そう、今よりも数千年も前の時代。魔族と人族が争い、混沌の世の時代に生まれた『勇者カイゼル』は、同じく魔族より生まれた『魔王アルフィナ』を打ち倒し、世界の中央に位置する国『アルハイム』を建国した。魔族と人族の争いを終わらせ、今の世を作ったとされる伝説の勇者。その2人が親だと言うアゼル。そんな事を言われて驚かない者はいない。

「あー、確かに。世間的にはそうなっているんだってな。」

「世間的?」

「世間的には勇者(父さん)が魔王(母さん)を倒して、って話になっているんだけど、ホントは父さんが母さんを口説き落としたんだよ。」

「とても情熱的な出会いなの。」

頭を掻いている隣で、ウットリとした表情のティナを、交互に見ながらアネーゼの頭の中はグルグルと混乱していた。

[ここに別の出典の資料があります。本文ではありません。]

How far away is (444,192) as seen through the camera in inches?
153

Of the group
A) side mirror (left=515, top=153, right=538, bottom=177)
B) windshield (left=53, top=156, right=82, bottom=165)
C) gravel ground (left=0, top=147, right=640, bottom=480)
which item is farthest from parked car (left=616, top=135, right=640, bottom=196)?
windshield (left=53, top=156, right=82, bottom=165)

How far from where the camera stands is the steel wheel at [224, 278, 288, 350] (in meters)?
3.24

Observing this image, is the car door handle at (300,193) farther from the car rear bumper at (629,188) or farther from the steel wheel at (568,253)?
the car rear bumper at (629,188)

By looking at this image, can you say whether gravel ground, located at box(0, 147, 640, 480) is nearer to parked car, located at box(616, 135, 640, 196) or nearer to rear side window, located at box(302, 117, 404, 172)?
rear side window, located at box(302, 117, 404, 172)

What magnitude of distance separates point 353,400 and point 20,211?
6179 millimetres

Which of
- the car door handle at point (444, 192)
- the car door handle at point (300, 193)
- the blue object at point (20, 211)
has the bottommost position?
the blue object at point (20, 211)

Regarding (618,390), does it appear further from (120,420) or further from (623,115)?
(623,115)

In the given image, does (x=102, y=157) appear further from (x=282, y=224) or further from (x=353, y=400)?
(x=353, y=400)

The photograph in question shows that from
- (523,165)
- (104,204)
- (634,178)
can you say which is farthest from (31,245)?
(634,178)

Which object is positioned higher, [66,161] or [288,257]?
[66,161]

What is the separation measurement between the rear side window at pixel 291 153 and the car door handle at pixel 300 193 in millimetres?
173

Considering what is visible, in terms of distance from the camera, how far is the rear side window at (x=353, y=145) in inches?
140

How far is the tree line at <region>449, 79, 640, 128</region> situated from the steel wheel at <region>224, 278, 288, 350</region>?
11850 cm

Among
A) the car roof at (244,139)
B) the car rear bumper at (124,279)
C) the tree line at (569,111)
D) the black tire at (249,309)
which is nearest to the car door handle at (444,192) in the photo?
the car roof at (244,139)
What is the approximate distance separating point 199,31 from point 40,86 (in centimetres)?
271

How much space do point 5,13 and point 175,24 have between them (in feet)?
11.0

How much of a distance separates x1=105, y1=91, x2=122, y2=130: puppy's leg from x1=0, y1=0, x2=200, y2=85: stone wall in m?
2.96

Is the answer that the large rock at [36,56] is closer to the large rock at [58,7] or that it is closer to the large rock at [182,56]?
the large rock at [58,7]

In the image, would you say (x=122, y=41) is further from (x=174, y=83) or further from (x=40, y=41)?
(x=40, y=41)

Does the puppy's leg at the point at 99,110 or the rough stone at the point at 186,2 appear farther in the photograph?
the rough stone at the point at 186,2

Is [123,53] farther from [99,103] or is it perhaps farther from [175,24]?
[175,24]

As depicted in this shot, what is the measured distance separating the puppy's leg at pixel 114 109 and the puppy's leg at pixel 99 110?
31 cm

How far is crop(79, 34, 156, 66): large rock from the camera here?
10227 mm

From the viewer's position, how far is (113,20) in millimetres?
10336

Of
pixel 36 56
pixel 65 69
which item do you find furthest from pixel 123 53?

「2人の話だと、最初はお互いにそれぞれの種族の為、戦っていたそうだ。だけど、その戦いが長くなるにつれ、いつしかお互いに惹かれていったそうなんだな。」

「愛なの!」

「で、父さんが母さんを口説いて、その結果オレが産まれたそうなんだ。」

「ステキなお話なの。」

「え、ちょ、ちょっとまって!」

淡々と話すアゼルを遮って、アネーゼが声を上げる。

「数千年も前の御伽話の人物が話両親だって話、信じられないわ。それに、アゼルはどう見ても私と同じくらいしか見えないし。」

「半分、魔族の血が入っているからなー。普通の人族よりは長寿なんだよ。」

「長寿ー」

「こう見えても、結構長く生きているんだぜ。」

笑い、コップの中身を飲み干した。

確かに、人族だけが短命であり、他の種族は長寿である。人族がせいぜい100年の寿命なのに対して、他の種族は1000年以上の寿命を持つ。彼の隣でウットリしているティナも、長い年月を過ごしている事だろう。

「その話が本当だとして、アゼルって今幾つ?」

と、素朴な疑問を投げかけた。

「オレ?数えてはないけど、まだ500年とちょっとくらいじゃないかな?」

彼の回答でまた、アネーゼは混乱していた。

数千年前の英雄の子供がまだ500歳??

「あの、それだと計算合わないと思うんですけどー?」

アネーゼの疑問は最もである。

人族はそこまで長生きできるわけない。

いくら英雄とはいえ人族なのだから、アゼルの話には無理がある。そして、2人はまだ生きている?しかし、彼女のその疑念は簡単に打ち消された。

「当たり前なの。お義父さまも旦那さまと同じなの。」

代わりに答えたティナに、アゼルは付け加えた。